Stored data entries:
= = = = = = =
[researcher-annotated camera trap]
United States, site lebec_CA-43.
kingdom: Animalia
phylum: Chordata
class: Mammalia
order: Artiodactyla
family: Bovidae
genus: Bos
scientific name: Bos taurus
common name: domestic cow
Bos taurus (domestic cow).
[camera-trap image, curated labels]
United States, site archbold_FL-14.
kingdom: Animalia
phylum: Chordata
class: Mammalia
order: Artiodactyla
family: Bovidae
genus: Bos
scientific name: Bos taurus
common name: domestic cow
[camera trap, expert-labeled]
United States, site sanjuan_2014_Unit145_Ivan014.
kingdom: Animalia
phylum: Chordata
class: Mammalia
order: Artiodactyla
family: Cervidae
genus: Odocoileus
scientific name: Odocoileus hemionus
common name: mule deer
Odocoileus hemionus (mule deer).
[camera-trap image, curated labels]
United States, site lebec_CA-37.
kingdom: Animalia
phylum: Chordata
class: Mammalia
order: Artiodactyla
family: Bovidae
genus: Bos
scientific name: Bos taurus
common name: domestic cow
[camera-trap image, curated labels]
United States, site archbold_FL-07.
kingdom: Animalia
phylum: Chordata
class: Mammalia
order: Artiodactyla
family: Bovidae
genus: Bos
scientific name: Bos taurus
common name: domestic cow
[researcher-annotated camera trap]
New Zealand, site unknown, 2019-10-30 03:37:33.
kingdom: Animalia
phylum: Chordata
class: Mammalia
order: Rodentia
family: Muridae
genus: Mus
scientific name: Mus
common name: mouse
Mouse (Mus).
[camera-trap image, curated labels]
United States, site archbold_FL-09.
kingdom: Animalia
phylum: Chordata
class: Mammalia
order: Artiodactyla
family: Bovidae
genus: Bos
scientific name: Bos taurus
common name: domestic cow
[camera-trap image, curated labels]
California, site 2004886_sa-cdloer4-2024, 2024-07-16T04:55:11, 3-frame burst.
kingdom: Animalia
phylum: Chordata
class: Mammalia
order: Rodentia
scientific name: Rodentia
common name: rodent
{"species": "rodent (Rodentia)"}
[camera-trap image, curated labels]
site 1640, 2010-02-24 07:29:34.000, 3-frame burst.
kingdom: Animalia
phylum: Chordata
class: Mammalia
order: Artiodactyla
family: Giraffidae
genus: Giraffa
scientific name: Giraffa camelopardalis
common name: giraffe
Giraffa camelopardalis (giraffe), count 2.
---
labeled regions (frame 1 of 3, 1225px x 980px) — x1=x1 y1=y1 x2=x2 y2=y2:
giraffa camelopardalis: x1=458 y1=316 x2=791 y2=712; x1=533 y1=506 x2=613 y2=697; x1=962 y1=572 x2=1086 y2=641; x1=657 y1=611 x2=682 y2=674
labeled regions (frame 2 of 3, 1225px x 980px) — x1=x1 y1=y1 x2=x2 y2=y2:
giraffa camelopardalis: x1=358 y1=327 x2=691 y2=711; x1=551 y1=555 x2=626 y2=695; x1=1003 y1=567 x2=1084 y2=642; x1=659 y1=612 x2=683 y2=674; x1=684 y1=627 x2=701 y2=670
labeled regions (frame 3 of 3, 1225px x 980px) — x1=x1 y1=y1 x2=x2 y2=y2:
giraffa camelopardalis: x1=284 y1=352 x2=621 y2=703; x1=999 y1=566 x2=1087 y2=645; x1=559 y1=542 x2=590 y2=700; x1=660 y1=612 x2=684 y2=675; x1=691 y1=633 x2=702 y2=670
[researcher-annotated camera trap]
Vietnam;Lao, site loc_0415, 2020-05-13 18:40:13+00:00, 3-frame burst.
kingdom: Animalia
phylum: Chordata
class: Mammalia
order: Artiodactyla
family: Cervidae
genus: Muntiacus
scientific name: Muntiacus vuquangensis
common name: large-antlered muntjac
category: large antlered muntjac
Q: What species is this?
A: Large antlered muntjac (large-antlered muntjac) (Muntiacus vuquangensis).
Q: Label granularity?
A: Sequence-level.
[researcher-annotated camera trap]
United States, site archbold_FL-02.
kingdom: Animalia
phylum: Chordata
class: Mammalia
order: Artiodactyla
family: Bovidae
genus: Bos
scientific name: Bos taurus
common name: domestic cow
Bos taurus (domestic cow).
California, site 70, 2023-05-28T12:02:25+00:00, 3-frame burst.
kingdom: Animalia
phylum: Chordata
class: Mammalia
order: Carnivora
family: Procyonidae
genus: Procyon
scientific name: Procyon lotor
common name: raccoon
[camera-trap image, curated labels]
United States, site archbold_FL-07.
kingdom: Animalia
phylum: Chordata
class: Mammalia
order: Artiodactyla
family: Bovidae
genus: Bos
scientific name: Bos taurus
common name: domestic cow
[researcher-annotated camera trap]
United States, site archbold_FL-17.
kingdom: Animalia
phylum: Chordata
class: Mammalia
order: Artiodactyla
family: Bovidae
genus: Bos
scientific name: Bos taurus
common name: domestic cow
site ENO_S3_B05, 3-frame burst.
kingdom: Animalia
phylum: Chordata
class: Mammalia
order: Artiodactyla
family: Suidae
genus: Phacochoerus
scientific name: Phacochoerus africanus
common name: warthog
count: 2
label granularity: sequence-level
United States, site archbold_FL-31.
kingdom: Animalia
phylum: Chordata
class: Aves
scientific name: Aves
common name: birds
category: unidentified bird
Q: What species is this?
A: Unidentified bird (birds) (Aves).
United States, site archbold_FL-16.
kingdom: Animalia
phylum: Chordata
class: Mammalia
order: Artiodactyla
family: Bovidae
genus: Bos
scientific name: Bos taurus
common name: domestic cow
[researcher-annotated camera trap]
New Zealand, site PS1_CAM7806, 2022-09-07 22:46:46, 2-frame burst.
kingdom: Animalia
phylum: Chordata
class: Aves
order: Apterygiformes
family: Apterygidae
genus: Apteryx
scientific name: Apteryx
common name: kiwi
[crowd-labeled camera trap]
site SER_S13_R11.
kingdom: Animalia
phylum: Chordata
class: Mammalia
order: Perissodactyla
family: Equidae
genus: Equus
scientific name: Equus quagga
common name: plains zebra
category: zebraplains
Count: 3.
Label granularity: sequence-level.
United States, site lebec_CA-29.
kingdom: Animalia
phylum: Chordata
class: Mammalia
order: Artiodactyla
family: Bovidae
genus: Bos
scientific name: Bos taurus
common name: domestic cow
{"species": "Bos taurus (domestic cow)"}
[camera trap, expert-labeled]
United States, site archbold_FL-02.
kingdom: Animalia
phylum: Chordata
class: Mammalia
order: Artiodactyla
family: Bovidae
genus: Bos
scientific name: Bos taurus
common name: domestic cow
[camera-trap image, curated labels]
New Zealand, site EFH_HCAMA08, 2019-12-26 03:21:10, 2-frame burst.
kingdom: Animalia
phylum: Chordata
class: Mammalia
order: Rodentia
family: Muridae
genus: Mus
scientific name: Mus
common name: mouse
= = = = = = =
Description of the task:
All of the entries above need to be printed again exactly.

Solution to this exercise:
[researcher-annotated camera trap]
United States, site lebec_CA-43.
kingdom: Animalia
phylum: Chordata
class: Mammalia
order: Artiodactyla
family: Bovidae
genus: Bos
scientific name: Bos taurus
common name: domestic cow
Bos taurus (domestic cow).
[camera-trap image, curated labels]
United States, site archbold_FL-14.
kingdom: Animalia
phylum: Chordata
class: Mammalia
order: Artiodactyla
family: Bovidae
genus: Bos
scientific name: Bos taurus
common name: domestic cow
[camera trap, expert-labeled]
United States, site sanjuan_2014_Unit145_Ivan014.
kingdom: Animalia
phylum: Chordata
class: Mammalia
order: Artiodactyla
family: Cervidae
genus: Odocoileus
scientific name: Odocoileus hemionus
common name: mule deer
Odocoileus hemionus (mule deer).
[camera-trap image, curated labels]
United States, site lebec_CA-37.
kingdom: Animalia
phylum: Chordata
class: Mammalia
order: Artiodactyla
family: Bovidae
genus: Bos
scientific name: Bos taurus
common name: domestic cow
[camera-trap image, curated labels]
United States, site archbold_FL-07.
kingdom: Animalia
phylum: Chordata
class: Mammalia
order: Artiodactyla
family: Bovidae
genus: Bos
scientific name: Bos taurus
common name: domestic cow
[researcher-annotated camera trap]
New Zealand, site unknown, 2019-10-30 03:37:33.
kingdom: Animalia
phylum: Chordata
class: Mammalia
order: Rodentia
family: Muridae
genus: Mus
scientific name: Mus
common name: mouse
Mouse (Mus).
[camera-trap image, curated labels]
United States, site archbold_FL-09.
kingdom: Animalia
phylum: Chordata
class: Mammalia
order: Artiodactyla
family: Bovidae
genus: Bos
scientific name: Bos taurus
common name: domestic cow
[camera-trap image, curated labels]
California, site 2004886_sa-cdloer4-2024, 2024-07-16T04:55:11, 3-frame burst.
kingdom: Animalia
phylum: Chordata
class: Mammalia
order: Rodentia
scientific name: Rodentia
common name: rodent
{"species": "rodent (Rodentia)"}
[camera-trap image, curated labels]
site 1640, 2010-02-24 07:29:34.000, 3-frame burst.
kingdom: Animalia
phylum: Chordata
class: Mammalia
order: Artiodactyla
family: Giraffidae
genus: Giraffa
scientific name: Giraffa camelopardalis
common name: giraffe
Giraffa camelopardalis (giraffe), count 2.
---
labeled regions (frame 1 of 3, 1225px x 980px) — x1=x1 y1=y1 x2=x2 y2=y2:
giraffa camelopardalis: x1=458 y1=316 x2=791 y2=712; x1=533 y1=506 x2=613 y2=697; x1=962 y1=572 x2=1086 y2=641; x1=657 y1=611 x2=682 y2=674
labeled regions (frame 2 of 3, 1225px x 980px) — x1=x1 y1=y1 x2=x2 y2=y2:
giraffa camelopardalis: x1=358 y1=327 x2=691 y2=711; x1=551 y1=555 x2=626 y2=695; x1=1003 y1=567 x2=1084 y2=642; x1=659 y1=612 x2=683 y2=674; x1=684 y1=627 x2=701 y2=670
labeled regions (frame 3 of 3, 1225px x 980px) — x1=x1 y1=y1 x2=x2 y2=y2:
giraffa camelopardalis: x1=284 y1=352 x2=621 y2=703; x1=999 y1=566 x2=1087 y2=645; x1=559 y1=542 x2=590 y2=700; x1=660 y1=612 x2=684 y2=675; x1=691 y1=633 x2=702 y2=670
[researcher-annotated camera trap]
Vietnam;Lao, site loc_0415, 2020-05-13 18:40:13+00:00, 3-frame burst.
kingdom: Animalia
phylum: Chordata
class: Mammalia
order: Artiodactyla
family: Cervidae
genus: Muntiacus
scientific name: Muntiacus vuquangensis
common name: large-antlered muntjac
category: large antlered muntjac
Q: What species is this?
A: Large antlered muntjac (large-antlered muntjac) (Muntiacus vuquangensis).
Q: Label granularity?
A: Sequence-level.
[researcher-annotated camera trap]
United States, site archbold_FL-02.
kingdom: Animalia
phylum: Chordata
class: Mammalia
order: Artiodactyla
family: Bovidae
genus: Bos
scientific name: Bos taurus
common name: domestic cow
Bos taurus (domestic cow).
California, site 70, 2023-05-28T12:02:25+00:00, 3-frame burst.
kingdom: Animalia
phylum: Chordata
class: Mammalia
order: Carnivora
family: Procyonidae
genus: Procyon
scientific name: Procyon lotor
common name: raccoon
[camera-trap image, curated labels]
United States, site archbold_FL-07.
kingdom: Animalia
phylum: Chordata
class: Mammalia
order: Artiodactyla
family: Bovidae
genus: Bos
scientific name: Bos taurus
common name: domestic cow
[researcher-annotated camera trap]
United States, site archbold_FL-17.
kingdom: Animalia
phylum: Chordata
class: Mammalia
order: Artiodactyla
family: Bovidae
genus: Bos
scientific name: Bos taurus
common name: domestic cow
site ENO_S3_B05, 3-frame burst.
kingdom: Animalia
phylum: Chordata
class: Mammalia
order: Artiodactyla
family: Suidae
genus: Phacochoerus
scientific name: Phacochoerus africanus
common name: warthog
count: 2
label granularity: sequence-level
United States, site archbold_FL-31.
kingdom: Animalia
phylum: Chordata
class: Aves
scientific name: Aves
common name: birds
category: unidentified bird
Q: What species is this?
A: Unidentified bird (birds) (Aves).
United States, site archbold_FL-16.
kingdom: Animalia
phylum: Chordata
class: Mammalia
order: Artiodactyla
family: Bovidae
genus: Bos
scientific name: Bos taurus
common name: domestic cow
[researcher-annotated camera trap]
New Zealand, site PS1_CAM7806, 2022-09-07 22:46:46, 2-frame burst.
kingdom: Animalia
phylum: Chordata
class: Aves
order: Apterygiformes
family: Apterygidae
genus: Apteryx
scientific name: Apteryx
common name: kiwi
[crowd-labeled camera trap]
site SER_S13_R11.
kingdom: Animalia
phylum: Chordata
class: Mammalia
order: Perissodactyla
family: Equidae
genus: Equus
scientific name: Equus quagga
common name: plains zebra
category: zebraplains
Count: 3.
Label granularity: sequence-level.
United States, site lebec_CA-29.
kingdom: Animalia
phylum: Chordata
class: Mammalia
order: Artiodactyla
family: Bovidae
genus: Bos
scientific name: Bos taurus
common name: domestic cow
{"species": "Bos taurus (domestic cow)"}
[camera trap, expert-labeled]
United States, site archbold_FL-02.
kingdom: Animalia
phylum: Chordata
class: Mammalia
order: Artiodactyla
family: Bovidae
genus: Bos
scientific name: Bos taurus
common name: domestic cow
[camera-trap image, curated labels]
New Zealand, site EFH_HCAMA08, 2019-12-26 03:21:10, 2-frame burst.
kingdom: Animalia
phylum: Chordata
class: Mammalia
order: Rodentia
family: Muridae
genus: Mus
scientific name: Mus
common name: mouse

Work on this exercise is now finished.